Лодка качнулась: император спустился на борт. Полковник Молле проводил его величество на корму.
Невысокий, светлокожий, грузноватый Бонапарт не производил бы на окружающих никакого впечатления, если бы не внимательный взгляд глубоко посаженных глаз. Голову опального императора украшала знаменитая треуголка, но в остальном он был одет весьма скромно: в длинную черную шинель и белый жилет; через плечо тянулась белая же лента.
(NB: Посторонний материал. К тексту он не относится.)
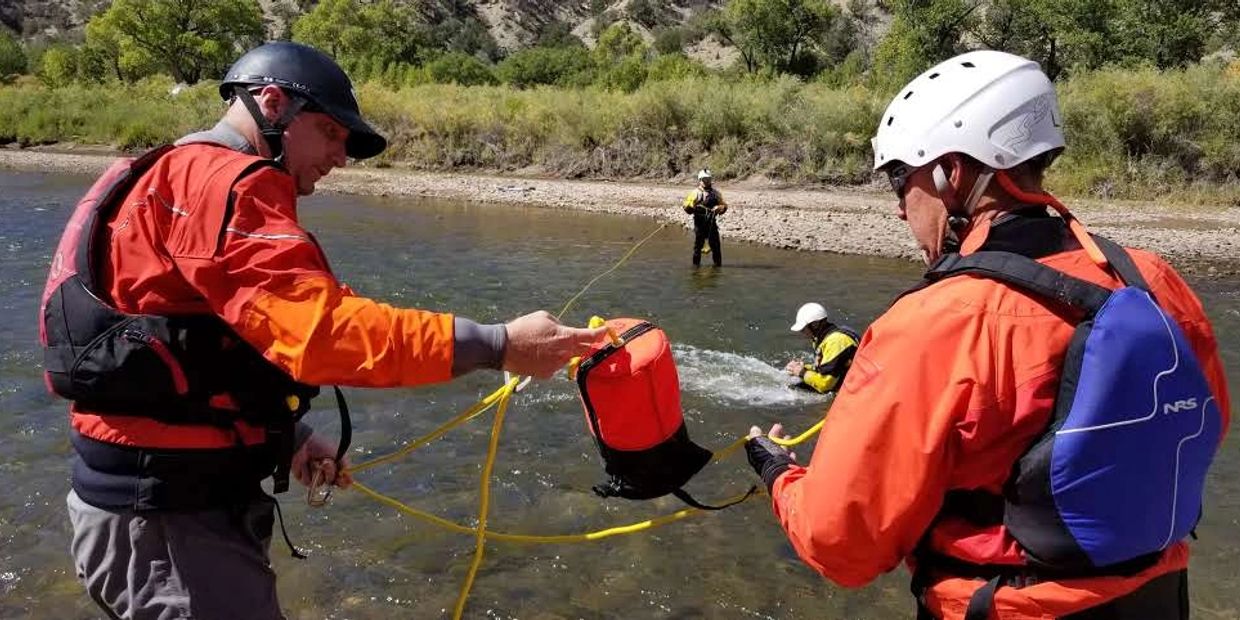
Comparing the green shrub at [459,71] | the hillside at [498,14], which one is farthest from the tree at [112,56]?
the hillside at [498,14]

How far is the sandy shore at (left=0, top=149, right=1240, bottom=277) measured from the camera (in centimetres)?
1823

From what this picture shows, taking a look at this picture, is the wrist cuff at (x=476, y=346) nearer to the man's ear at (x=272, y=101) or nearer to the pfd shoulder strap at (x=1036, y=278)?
the man's ear at (x=272, y=101)

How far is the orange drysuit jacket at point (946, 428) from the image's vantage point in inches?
77.2

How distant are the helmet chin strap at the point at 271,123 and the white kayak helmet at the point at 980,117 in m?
1.65

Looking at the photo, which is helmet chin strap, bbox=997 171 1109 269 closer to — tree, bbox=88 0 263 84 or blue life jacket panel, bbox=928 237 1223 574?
blue life jacket panel, bbox=928 237 1223 574

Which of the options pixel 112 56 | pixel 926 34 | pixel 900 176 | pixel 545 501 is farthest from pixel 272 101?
pixel 112 56

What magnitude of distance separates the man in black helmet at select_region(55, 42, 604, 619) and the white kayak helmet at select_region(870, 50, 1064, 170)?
108 centimetres

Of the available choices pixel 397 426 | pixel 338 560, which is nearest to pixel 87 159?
pixel 397 426

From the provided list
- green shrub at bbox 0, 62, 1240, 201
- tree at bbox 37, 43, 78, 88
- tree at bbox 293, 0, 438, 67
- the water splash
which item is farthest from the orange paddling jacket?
tree at bbox 293, 0, 438, 67

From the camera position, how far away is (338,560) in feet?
18.8

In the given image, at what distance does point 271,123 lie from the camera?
266cm

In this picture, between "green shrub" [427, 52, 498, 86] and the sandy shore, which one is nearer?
the sandy shore

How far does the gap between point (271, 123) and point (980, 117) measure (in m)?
1.91

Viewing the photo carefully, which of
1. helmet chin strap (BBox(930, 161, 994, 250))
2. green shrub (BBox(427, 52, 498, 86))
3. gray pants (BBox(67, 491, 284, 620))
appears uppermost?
helmet chin strap (BBox(930, 161, 994, 250))
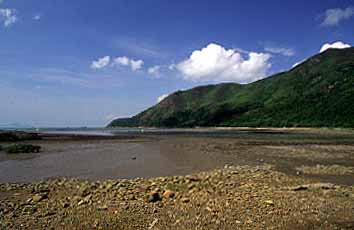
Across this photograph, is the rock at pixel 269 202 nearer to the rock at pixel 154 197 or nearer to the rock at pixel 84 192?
the rock at pixel 154 197

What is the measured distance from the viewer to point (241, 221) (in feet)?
33.6

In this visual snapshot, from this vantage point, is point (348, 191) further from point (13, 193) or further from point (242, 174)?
point (13, 193)

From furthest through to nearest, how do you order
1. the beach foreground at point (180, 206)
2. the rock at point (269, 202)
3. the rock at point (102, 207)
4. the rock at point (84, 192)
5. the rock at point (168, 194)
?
the rock at point (84, 192), the rock at point (168, 194), the rock at point (269, 202), the rock at point (102, 207), the beach foreground at point (180, 206)

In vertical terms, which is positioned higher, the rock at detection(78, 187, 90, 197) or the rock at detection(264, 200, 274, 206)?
the rock at detection(78, 187, 90, 197)

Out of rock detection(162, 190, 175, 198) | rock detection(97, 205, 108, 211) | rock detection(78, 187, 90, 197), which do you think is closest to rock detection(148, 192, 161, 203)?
rock detection(162, 190, 175, 198)

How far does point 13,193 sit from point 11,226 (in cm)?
654

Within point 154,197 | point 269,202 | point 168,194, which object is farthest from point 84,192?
point 269,202

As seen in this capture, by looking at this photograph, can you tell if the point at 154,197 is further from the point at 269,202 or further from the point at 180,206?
the point at 269,202

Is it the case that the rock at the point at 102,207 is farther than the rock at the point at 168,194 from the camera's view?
No

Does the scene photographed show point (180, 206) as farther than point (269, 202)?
No

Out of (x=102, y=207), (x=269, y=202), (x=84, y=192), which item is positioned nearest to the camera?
(x=102, y=207)

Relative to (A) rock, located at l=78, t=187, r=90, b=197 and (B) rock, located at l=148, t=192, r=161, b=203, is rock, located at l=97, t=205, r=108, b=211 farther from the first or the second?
(A) rock, located at l=78, t=187, r=90, b=197

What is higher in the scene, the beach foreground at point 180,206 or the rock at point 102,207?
the rock at point 102,207

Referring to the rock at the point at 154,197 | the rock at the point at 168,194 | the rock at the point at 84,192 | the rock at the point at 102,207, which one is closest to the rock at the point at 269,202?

Оказавшись на корме, он остановился, напряженно вглядываясь в туман, в надежде разглядеть ожидающих на берегу людей. Как император, Наполеон предпочел бы занять место на носу, но полковник уговорил его сесть на корме, опасаясь возможного выстрела с берега.
Выбраться с Эльбы с без малого тысячей ста гренадерами Бонапарту было несложно: корабли британцев и Бурбонов в этот момент находились слишком далеко. Гораздо труднее оказалось добраться до французского побережья: то и дело менявшийся ветер вынуждал флотилию постоянно корректировать курс. «Наш «Непостоянный» оправдывает свое название», – устало пошутил как-то император, узнав, что маршрут снова изменился.
Но пока корабли скитались по морю, на суше пошли слухи о скором возвращении Бонапарта. У врагов было достаточно времени, чтобы подготовиться, так что Молле не собирался рисковать.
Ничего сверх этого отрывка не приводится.